# EXERCISE OBJECTIVE
Search the data below for the word "engine" and copy each line that holds it.

—————

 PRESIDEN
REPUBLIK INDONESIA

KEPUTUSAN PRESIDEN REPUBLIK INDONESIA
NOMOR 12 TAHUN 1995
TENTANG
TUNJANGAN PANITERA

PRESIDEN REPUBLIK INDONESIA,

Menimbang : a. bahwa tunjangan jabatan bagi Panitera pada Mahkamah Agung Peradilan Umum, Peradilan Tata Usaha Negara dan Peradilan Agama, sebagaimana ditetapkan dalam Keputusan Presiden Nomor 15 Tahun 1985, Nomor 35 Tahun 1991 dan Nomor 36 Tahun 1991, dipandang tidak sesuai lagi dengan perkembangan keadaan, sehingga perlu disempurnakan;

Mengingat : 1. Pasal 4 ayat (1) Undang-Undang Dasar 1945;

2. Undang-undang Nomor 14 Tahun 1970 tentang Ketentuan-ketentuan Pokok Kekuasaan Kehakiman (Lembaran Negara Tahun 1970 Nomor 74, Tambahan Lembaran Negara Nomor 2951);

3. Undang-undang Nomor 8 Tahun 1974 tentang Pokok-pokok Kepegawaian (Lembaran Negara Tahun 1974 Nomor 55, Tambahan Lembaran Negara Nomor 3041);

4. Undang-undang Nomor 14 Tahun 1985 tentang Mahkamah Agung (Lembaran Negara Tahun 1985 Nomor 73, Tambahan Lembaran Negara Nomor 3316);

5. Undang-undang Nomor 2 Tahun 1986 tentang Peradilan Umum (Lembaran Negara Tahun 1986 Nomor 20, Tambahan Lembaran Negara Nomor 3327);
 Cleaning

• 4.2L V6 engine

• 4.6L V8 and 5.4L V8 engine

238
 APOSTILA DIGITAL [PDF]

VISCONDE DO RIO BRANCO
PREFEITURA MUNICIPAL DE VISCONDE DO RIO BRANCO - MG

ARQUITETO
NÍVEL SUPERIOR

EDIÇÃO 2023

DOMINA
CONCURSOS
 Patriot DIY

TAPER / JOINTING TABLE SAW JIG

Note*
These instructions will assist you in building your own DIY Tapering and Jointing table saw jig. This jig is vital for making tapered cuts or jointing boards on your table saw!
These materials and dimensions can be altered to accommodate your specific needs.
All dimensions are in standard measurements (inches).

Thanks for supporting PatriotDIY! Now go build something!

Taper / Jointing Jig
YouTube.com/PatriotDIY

—————

# RESULT OF THIS EXERCISE
• 4.2L V6 engine
• 4.6L V8 and 5.4L V8 engine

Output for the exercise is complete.